Rewrite the records below with every instance of "stone church" swapped for "stone chapel", leaving all other text unchanged.
□ □ □ □
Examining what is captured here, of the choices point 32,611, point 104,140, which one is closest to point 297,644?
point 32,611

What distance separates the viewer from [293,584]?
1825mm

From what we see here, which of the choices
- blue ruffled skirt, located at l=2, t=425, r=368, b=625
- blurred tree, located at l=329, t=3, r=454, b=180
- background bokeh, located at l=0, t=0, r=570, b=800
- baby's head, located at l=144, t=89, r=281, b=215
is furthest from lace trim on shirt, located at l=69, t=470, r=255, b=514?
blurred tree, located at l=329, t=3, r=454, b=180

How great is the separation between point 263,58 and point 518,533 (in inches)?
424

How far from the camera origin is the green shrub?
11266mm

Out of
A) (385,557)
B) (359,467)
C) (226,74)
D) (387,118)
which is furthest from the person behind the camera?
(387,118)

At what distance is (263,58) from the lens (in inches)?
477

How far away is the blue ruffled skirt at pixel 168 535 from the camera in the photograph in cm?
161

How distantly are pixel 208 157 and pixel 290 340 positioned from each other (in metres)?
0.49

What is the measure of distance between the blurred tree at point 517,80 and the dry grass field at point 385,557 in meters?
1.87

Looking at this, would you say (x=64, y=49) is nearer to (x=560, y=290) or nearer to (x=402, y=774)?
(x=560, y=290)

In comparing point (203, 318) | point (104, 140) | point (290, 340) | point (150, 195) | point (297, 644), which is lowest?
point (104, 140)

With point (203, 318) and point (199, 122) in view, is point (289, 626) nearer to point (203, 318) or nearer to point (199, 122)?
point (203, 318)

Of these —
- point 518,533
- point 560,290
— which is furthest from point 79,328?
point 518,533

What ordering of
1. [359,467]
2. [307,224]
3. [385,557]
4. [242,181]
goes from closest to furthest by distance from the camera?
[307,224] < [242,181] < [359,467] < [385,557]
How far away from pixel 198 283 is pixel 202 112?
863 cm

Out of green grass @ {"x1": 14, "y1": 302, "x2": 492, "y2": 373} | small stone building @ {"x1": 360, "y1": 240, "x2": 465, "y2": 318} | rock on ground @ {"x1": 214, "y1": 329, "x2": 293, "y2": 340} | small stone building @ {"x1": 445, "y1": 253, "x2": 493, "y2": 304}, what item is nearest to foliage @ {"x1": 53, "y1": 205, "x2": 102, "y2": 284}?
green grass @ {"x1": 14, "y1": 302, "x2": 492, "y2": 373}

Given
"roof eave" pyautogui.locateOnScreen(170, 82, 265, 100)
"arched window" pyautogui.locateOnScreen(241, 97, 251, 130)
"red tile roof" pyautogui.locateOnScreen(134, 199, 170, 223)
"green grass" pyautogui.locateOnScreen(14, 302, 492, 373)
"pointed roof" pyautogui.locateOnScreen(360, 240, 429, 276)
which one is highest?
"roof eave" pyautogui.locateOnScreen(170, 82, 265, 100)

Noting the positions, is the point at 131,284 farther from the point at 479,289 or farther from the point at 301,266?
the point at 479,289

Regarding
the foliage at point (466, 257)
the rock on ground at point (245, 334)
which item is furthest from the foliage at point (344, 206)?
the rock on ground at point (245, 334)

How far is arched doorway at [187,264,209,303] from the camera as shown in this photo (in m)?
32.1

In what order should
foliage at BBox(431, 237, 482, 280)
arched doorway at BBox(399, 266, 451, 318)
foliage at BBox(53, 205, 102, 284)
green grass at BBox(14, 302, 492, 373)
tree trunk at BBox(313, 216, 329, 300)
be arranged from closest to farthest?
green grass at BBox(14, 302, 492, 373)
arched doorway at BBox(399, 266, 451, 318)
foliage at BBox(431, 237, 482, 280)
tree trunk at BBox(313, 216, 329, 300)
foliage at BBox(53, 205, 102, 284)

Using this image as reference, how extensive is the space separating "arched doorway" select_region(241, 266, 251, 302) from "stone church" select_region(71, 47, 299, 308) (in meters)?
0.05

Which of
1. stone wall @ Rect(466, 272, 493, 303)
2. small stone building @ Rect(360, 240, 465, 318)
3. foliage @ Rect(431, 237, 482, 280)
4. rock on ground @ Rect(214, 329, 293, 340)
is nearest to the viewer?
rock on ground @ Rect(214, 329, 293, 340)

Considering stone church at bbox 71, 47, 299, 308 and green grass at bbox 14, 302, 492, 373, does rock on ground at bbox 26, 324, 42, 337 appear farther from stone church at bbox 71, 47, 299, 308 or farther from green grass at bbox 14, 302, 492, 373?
□ □ □ □
** SOLUTION FOR THIS TASK **
Examining what is captured here, of the choices point 32,611, point 104,140, which one is closest to point 297,644?
point 32,611

What distance separates the viewer from [293,584]?
1825mm

From what we see here, which of the choices
- blue ruffled skirt, located at l=2, t=425, r=368, b=625
- blurred tree, located at l=329, t=3, r=454, b=180
- background bokeh, located at l=0, t=0, r=570, b=800
- baby's head, located at l=144, t=89, r=281, b=215
is furthest from lace trim on shirt, located at l=69, t=470, r=255, b=514?
blurred tree, located at l=329, t=3, r=454, b=180

How great is the separation between point 263,58 and point 518,533 (in inches)?
424

How far from the camera origin is the green shrub?
11266mm

Out of
A) (385,557)
B) (359,467)
C) (226,74)
D) (387,118)
which is furthest from the person behind the camera?
(387,118)

At what distance is (263,58) from the lens (in inches)?
477

How far away is the blue ruffled skirt at pixel 168 535 from the camera in the photograph in cm?
161

How distantly are pixel 208 157 and pixel 290 340 positioned from each other (in metres)?
0.49

What is the measure of distance between the blurred tree at point 517,80 and the dry grass field at point 385,557 in meters?
1.87

Looking at this, would you say (x=64, y=49) is nearer to (x=560, y=290) or nearer to (x=402, y=774)?
(x=560, y=290)

In comparing point (203, 318) | point (104, 140) | point (290, 340) | point (150, 195) | point (297, 644), which is lowest?
point (104, 140)

With point (203, 318) and point (199, 122) in view, is point (289, 626) nearer to point (203, 318) or nearer to point (199, 122)?
point (203, 318)

Of these —
- point 518,533
- point 560,290
— which is furthest from point 79,328?
point 518,533

What ordering of
1. [359,467]
2. [307,224]
3. [385,557]
4. [242,181]
goes from closest to furthest by distance from the camera?
[307,224] < [242,181] < [359,467] < [385,557]
How far away from pixel 198 283 is pixel 202 112?
863 cm

Out of green grass @ {"x1": 14, "y1": 302, "x2": 492, "y2": 373} | small stone building @ {"x1": 360, "y1": 240, "x2": 465, "y2": 318} | rock on ground @ {"x1": 214, "y1": 329, "x2": 293, "y2": 340} | small stone building @ {"x1": 445, "y1": 253, "x2": 493, "y2": 304}, what item is nearest to foliage @ {"x1": 53, "y1": 205, "x2": 102, "y2": 284}?
green grass @ {"x1": 14, "y1": 302, "x2": 492, "y2": 373}

Given
"roof eave" pyautogui.locateOnScreen(170, 82, 265, 100)
"arched window" pyautogui.locateOnScreen(241, 97, 251, 130)
"red tile roof" pyautogui.locateOnScreen(134, 199, 170, 223)
"green grass" pyautogui.locateOnScreen(14, 302, 492, 373)
"pointed roof" pyautogui.locateOnScreen(360, 240, 429, 276)
which one is highest?
"roof eave" pyautogui.locateOnScreen(170, 82, 265, 100)

Noting the positions, is the point at 131,284 farther from the point at 479,289 or farther from the point at 301,266?
the point at 479,289

Regarding
the foliage at point (466, 257)
the rock on ground at point (245, 334)
which item is furthest from the foliage at point (344, 206)?
the rock on ground at point (245, 334)

How far is arched doorway at [187,264,209,303] from the camera as shown in this photo (in m)?
32.1

In what order should
foliage at BBox(431, 237, 482, 280)
arched doorway at BBox(399, 266, 451, 318)
foliage at BBox(53, 205, 102, 284)
green grass at BBox(14, 302, 492, 373)
tree trunk at BBox(313, 216, 329, 300)
be arranged from closest to farthest?
green grass at BBox(14, 302, 492, 373)
arched doorway at BBox(399, 266, 451, 318)
foliage at BBox(431, 237, 482, 280)
tree trunk at BBox(313, 216, 329, 300)
foliage at BBox(53, 205, 102, 284)

Using this image as reference, how extensive is the space separating "arched doorway" select_region(241, 266, 251, 302) from "stone chapel" select_region(71, 47, 299, 308) (in meters)?
0.05

Which of
1. stone wall @ Rect(466, 272, 493, 303)
2. small stone building @ Rect(360, 240, 465, 318)
3. foliage @ Rect(431, 237, 482, 280)
4. rock on ground @ Rect(214, 329, 293, 340)
is nearest to the viewer?
rock on ground @ Rect(214, 329, 293, 340)

Considering stone chapel at bbox 71, 47, 299, 308 and green grass at bbox 14, 302, 492, 373, does rock on ground at bbox 26, 324, 42, 337 appear farther from stone chapel at bbox 71, 47, 299, 308 or farther from green grass at bbox 14, 302, 492, 373?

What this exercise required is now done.